# EXTRAIT DE PAGE

------------------------------

BUSINESSMAG. Quelles sont les perspectives de croissance pour le secteur de la Com ?

Selon les dernières études DCDM Research, nous ne notons pas de croissance à proprement parler, mais plutôt un changement dans la façon de gérer les budgets publicitaires et de communication. Les PR, le digital, les réseaux sociaux, les activations de marques et l’événementiel semblent prendre plus de place dans le mix. Il s’agit d’être présent au quotidien. En ce sens, la communication 360 n’est plus le réel enjeu, il s’agit maintenant de la communication 365 !

 

BUSINESSMAG. Se dirige-t-on vers une consolidation dans ce secteur ?

Je ne peux pas parler pour les autres acteurs du secteur, mais en ce qui nous concerne, il n’y a pas de projet de ce type en perspective.

 

BUSINESSMAG. Circus se tourne de plus en plus vers l’Afrique. Pourquoi ce virage ?

Ce n’est pas un virage mais plutôt une évolution naturelle, Circus ayant toujours eu certains clients en Afrique. Nous avons travaillé pour le gouvernement sénégalais pour la promotion des investissements étrangers. Nous avons également travaillé pour la Privatisation Commission of Malawi. En 2013, nous avons réalisé une campagne panafricaine pour Orange. Il est vrai que nous prenons de plus en plus conscience que nous avons une vraie carte à jouer en Afrique de l’Est et nous souhaitons saisir cette opportunité en intensifiant nos actions dans ces pays.

 

BUSINESSMAG. Parlez-nous de votre stratégie africaine.

Nous souhaitons attirer des clients principalement dans le domaine du branding, ce type de prestations ne nécessitant pas d’ouvrir des agences physiques dans les pays. Notre flexibilité et notre désir de découverte est un atout. Cela se ressent chez nos clients internationaux lors de nos déplacements. Nous y agissons de façon ponctuelle en tant que consultants, pour ensuite développer les prestations depuis Maurice. Notre partenariat avec les agences Publicis Africa Group (33 pays) nous permet d’avoir tout le soutien logistique sur place lorsque cela est nécessaire.  Maurice a une image extrêmement positive et inspirante en Afrique. Notre multiculturalité naturelle est une force et les clients sentent notre capacité à nous imprégner des cultures locales.

 

BUSINESSMAG. Quels sont les contrats que vous avez récemment décrochés en Afrique ?

Nous venons de remporter un important appel d’offres au Kenya. Il s’agit du rebranding de Telkom Kenya mettant en compétition six agences internationales d’Europe et d’Afrique du Sud. Selon les termes mêmes du client, nous avons gagné grâce à notre méthodologie, notre expérience dans le secteur du branding, ainsi qu’à notre approche humaine du projet qui place le consommateur au cœur de toute la problématique.

------------------------------

# EXTRAIT SOURCE
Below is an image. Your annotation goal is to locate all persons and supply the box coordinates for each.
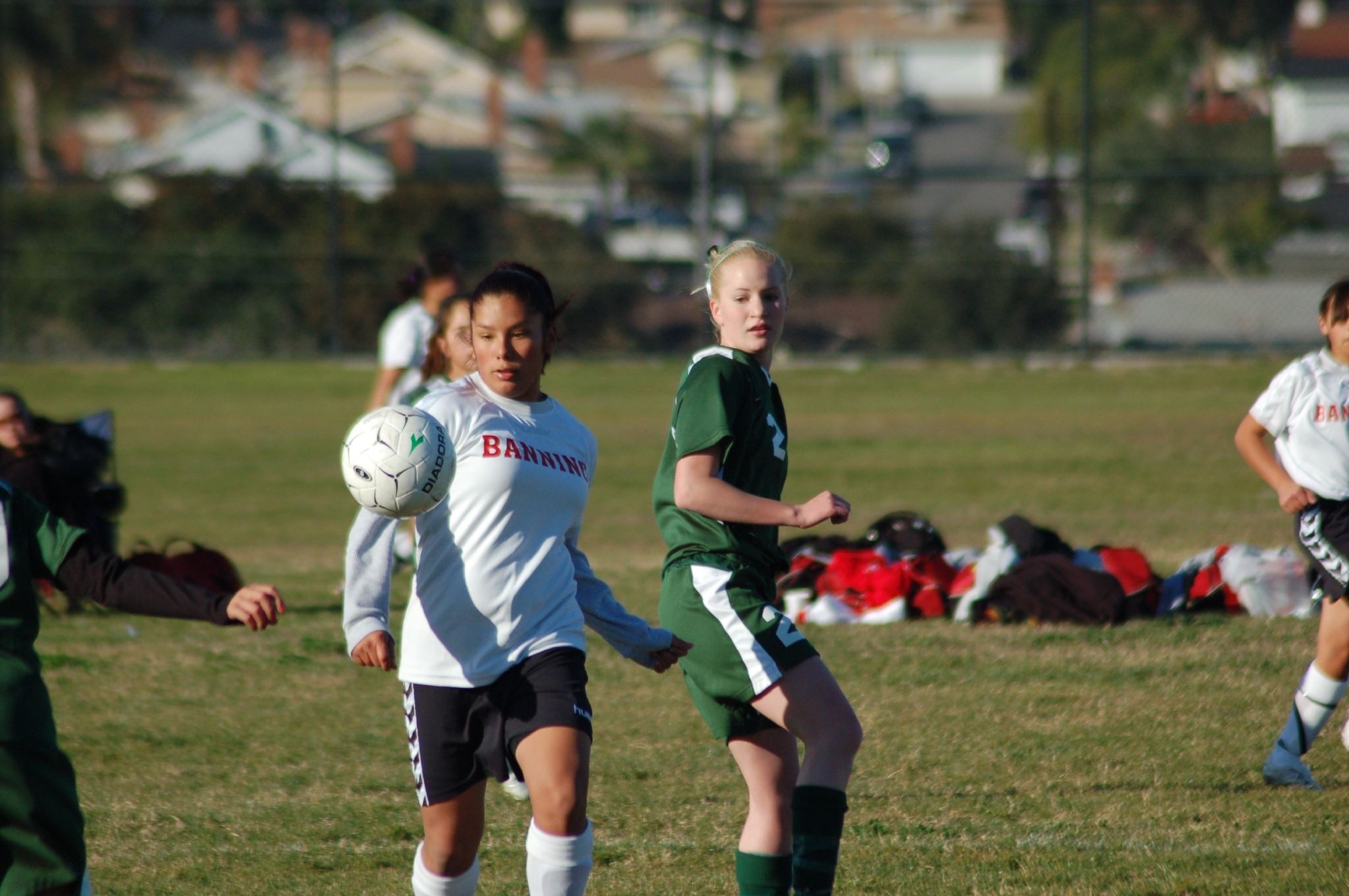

------------------------------

# EXERCICE ÉCRIT 1
Répondez aux questions suivantes à partir de l'entretien.
(a) D'après l'entretien, quelle communication est maintenant le réel enjeu à la place de la communication 360 ?
(b) Pour quelle entreprise Circus a-t-il réalisé une campagne panafricaine en 2013 ?
(c) Combien d'agences internationales étaient en compétition pour le rebranding de Telkom Kenya ?
# EXERCICE ÉCRIT 2
Recopiez à l'identique le passage de l'entretien qui va de « BUSINESSMAG. Quelles sont » jusqu'à « communication 365 ! ».

# CORRIGÉ ÉCRIT 1
(a) La communication 365.
(b) Orange.
(c) Six agences.

# CORRIGÉ ÉCRIT 2
BUSINESSMAG. Quelles sont les perspectives de croissance pour le secteur de la Com ?

Selon les dernières études DCDM Research, nous ne notons pas de croissance à proprement parler, mais plutôt un changement dans la façon de gérer les budgets publicitaires et de communication. Les PR, le digital, les réseaux sociaux, les activations de marques et l’événementiel semblent prendre plus de place dans le mix. Il s’agit d’être présent au quotidien. En ce sens, la communication 360 n’est plus le réel enjeu, il s’agit maintenant de la communication 365 !